_READING PASSAGE_:
----
For benchmarking our target architectures we use the latest release of OpenDwarfs (available for download at https://github.com/opendwarfs/OpenDwarfs). The CPU/G-PU/APU software environment consists of 64-bit Debian Linux 7.0 with kernel version 2.6.37, GCC 4.7.2 and AMD APP SDK 2.8. AMD GPU/APU drivers are AMD Catalyst 13.1. Intel Xeon Phi is hosted on a CentOS 6.3 environment with the Intel SDK for OpenCL applications XE 2013. For profiling we use AMD CodeXL 1.3 and Intel Vtune Amplifier XE 2013 for the CPU/GPU/APU and Intel Xeon Phi, respectively. In Table III we provide details about the subset of dwarf applications used and their input datasets and/or parameters. Kernel execution time and data transfer times are accounted for and measured by use of the corresponding OpenDwarfs timing infrastructure. In turn, the aforementioned infrastructure lies on the OpenCL events to provide accurate timing to a very fine granularity.

# B. Hardware

In order to capture a wide range of parallel architectures, we pick a set of representative device types: a high-end multi-core CPU (AMD Opteron 6272) and a high-performance discrete GPU (AMD Radeon HD 7970). An integrated GPU (AMD Radeon HD 6550D) and a low-powered low-end CPU (A8-3850), both part of a heterogeneous Llano APU system (i.e., CPU and GPU fused on the same die), as well as a newer generation APU system (Trinity) comprising an A10-5800K and an AMD Radeon HD 7660D integrated GPU. Finally, an Intel Xeon Phi co-processor. Details for each of the aforementioned architectures are given in Table II. To evaluate OpenDwarfs on FPGAs, we use the Xilinx Virtex-6 LX760 FPGA on a PCIe v2.1 board, which consumes approximately 50 W and contains 118560 logic slices. Each slice includes 4 LUTs and 8 flip-flops. FPGA clock frequency ranges from 150 to 200 MHz for all designs.

#### VI. RESULTS

Here we present our results of running a representative subset of the dwarfs on a wide array of parallel architectures.



Fig. 1: GEM

After we verify functional portability across all platforms, including the FPGA, we characterize the dwarfs and illustrate their utility in guiding architectural innovation, which is one of the main premises of the OpenDwarfs benchmark suite.
----
_ROWS_:
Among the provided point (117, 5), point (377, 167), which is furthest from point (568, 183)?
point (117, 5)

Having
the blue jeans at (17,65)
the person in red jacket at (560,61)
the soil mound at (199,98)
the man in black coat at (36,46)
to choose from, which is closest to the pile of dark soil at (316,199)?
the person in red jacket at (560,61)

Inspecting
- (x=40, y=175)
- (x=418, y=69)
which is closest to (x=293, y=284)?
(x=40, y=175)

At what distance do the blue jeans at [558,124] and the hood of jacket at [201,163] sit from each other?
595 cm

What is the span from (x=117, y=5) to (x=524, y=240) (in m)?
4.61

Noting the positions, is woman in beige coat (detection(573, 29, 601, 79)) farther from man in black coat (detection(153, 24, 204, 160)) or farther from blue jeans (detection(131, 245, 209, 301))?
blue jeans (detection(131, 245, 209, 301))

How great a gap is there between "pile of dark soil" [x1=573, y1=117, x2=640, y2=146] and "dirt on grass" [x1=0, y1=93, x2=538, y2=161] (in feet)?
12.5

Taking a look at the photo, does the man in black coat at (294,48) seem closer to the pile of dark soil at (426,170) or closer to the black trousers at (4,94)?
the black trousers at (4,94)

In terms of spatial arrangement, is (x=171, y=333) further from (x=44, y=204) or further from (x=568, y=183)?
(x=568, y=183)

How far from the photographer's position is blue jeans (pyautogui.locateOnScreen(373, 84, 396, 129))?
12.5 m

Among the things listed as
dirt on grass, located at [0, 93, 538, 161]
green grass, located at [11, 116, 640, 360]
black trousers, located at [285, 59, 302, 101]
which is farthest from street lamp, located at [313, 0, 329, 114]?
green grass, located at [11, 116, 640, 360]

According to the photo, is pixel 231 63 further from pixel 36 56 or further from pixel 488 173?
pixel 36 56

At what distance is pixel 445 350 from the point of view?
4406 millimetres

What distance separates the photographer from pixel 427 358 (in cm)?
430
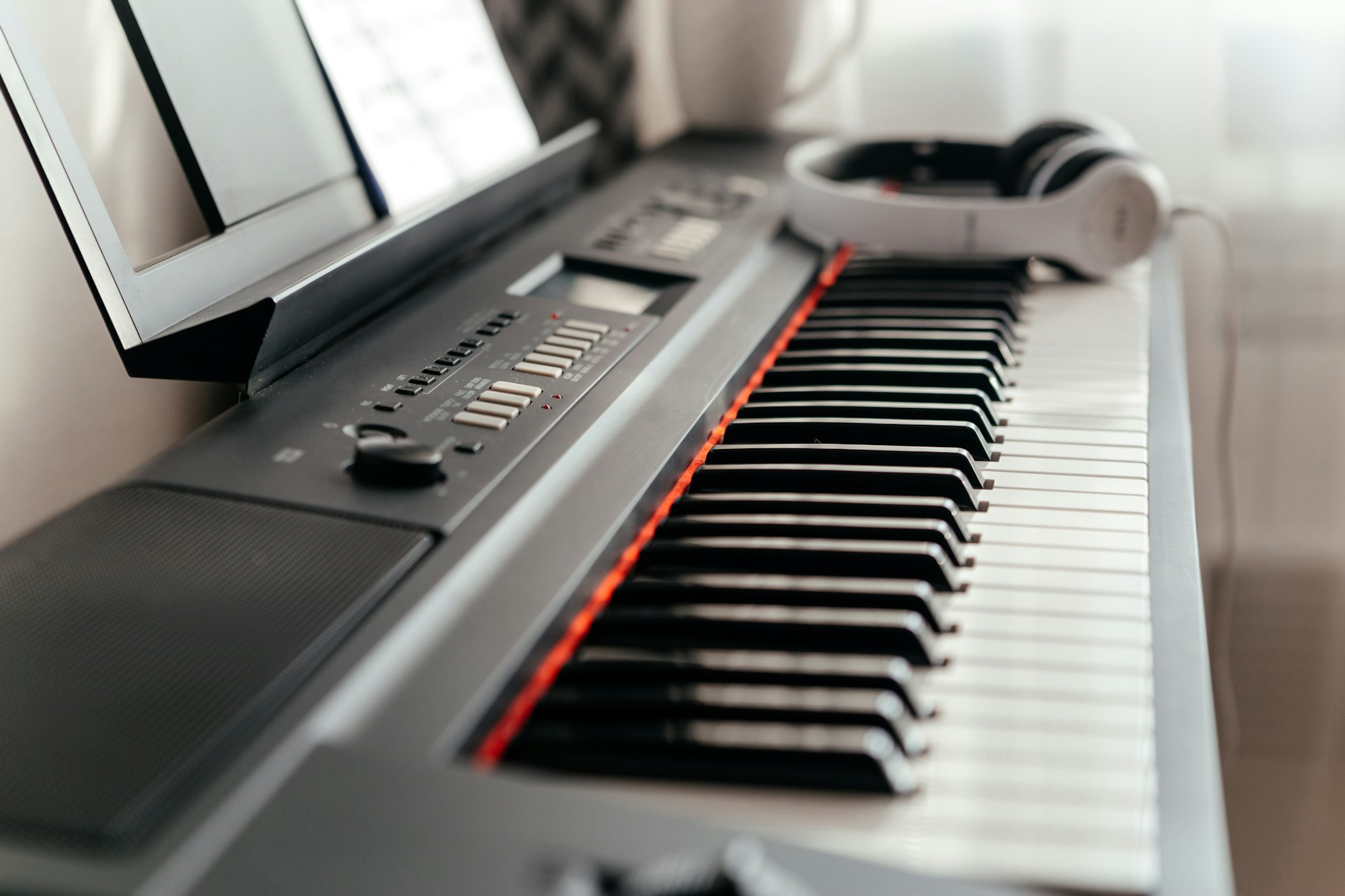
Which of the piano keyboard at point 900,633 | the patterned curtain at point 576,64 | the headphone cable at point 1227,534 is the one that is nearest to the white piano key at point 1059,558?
----
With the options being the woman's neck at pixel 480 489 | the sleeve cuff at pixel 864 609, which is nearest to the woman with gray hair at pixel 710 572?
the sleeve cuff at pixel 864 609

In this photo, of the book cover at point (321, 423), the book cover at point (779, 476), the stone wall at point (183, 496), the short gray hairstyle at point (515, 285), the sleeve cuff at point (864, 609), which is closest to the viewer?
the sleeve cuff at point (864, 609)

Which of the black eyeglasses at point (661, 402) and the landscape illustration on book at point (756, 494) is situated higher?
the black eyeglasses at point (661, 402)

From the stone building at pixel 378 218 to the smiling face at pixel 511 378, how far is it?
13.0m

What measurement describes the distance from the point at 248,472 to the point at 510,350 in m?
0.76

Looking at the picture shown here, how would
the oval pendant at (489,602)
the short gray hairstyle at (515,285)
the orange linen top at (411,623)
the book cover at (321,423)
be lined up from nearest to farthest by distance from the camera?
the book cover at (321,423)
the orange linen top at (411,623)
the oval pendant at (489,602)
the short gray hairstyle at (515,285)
----
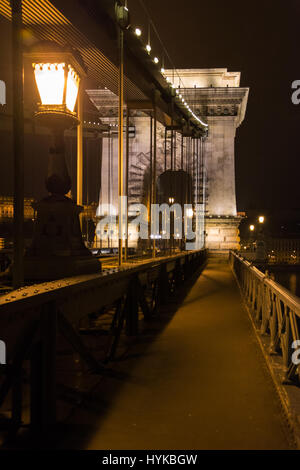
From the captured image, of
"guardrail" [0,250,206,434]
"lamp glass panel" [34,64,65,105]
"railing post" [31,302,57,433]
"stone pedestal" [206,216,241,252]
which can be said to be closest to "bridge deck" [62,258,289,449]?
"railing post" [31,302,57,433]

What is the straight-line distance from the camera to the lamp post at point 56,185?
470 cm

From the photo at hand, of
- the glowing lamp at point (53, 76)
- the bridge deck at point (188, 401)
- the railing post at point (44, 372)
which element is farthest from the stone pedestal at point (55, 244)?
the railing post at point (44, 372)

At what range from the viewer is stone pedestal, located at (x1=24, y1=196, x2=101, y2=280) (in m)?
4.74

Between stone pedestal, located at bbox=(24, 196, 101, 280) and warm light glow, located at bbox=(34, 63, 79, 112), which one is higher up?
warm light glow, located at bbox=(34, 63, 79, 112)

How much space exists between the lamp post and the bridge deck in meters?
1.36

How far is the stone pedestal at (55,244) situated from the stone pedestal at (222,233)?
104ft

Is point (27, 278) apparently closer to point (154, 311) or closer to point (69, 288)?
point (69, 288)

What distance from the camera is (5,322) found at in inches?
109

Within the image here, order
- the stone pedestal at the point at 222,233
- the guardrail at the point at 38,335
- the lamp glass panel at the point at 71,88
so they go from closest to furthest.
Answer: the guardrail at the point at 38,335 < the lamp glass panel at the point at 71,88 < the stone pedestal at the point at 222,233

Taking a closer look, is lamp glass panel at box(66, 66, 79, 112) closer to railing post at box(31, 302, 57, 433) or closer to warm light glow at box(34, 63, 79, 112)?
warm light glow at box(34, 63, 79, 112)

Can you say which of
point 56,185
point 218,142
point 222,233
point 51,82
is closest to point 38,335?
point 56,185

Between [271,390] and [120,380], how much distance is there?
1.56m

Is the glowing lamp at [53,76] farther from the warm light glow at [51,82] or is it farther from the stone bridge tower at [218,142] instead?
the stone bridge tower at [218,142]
----
_GIVEN EXERCISE A_:
Answer these questions about the OpenDwarfs benchmarking passage:
(i) Which operating system hosts the Intel Xeon Phi?
(ii) Which FPGA is used to evaluate OpenDwarfs?
(iii) How many LUTs and flip-flops does each slice contain?
_GIVEN EXERCISE B_: Carry on writing the OpenDwarfs benchmarking passage, starting after its final sentence.

_WRITTEN RESPONSE A_:
(i) CentOS 6.3
(ii) The Xilinx Virtex-6 LX760
(iii) 4 LUTs and 8 flip-flops

_WRITTEN RESPONSE B_:
# A. N-body Methods: GEM

The n-body class of algorithms refers to those algorithms that are characterized by all-to-all computations within a set of particles (bodies). In the case of GEM, our n-body application, the electrostatic surface potential of a biomolecule is calculated as the sum of charges contributed by all atoms in the biomolecule due to their interaction with a specific surface vertex (two sets of bodies). In Figure 1 we illustrate the computation pattern of GEM and present the pseudocode running on the OpenCL host and device. Each work-item accumulates the potential at a single vertex due to every atom in the biomolecule. A number of work-groups (BLOCKS=120 in our example) each having blockDimX\*blockDimY work-items (4096 in our example) is launched, until all vertices' potential has been calculated.

GEM's computation pattern is regular, in that the same amount of computation is performed by each work-item in a work-group and no dependencies hinder computation continuity. Total execution time is mainly dependent on the maximum computation throughput. Computation itself is characterized by FP arithmetic, including (typically expensive) division and square root operations that constitute one of the main bottlenecks. Special hardware can provide low latency alternatives of these operations, albeit at the cost of minor accuracy loss that may or may not be acceptable for certain types of



Fig. 2: Results: (a) GEM, (b) NW, (c) SRAD, (d) BFS

applications. Such fast math implementations are featured in many architectures and typically utilize look-up tables for fast calculations.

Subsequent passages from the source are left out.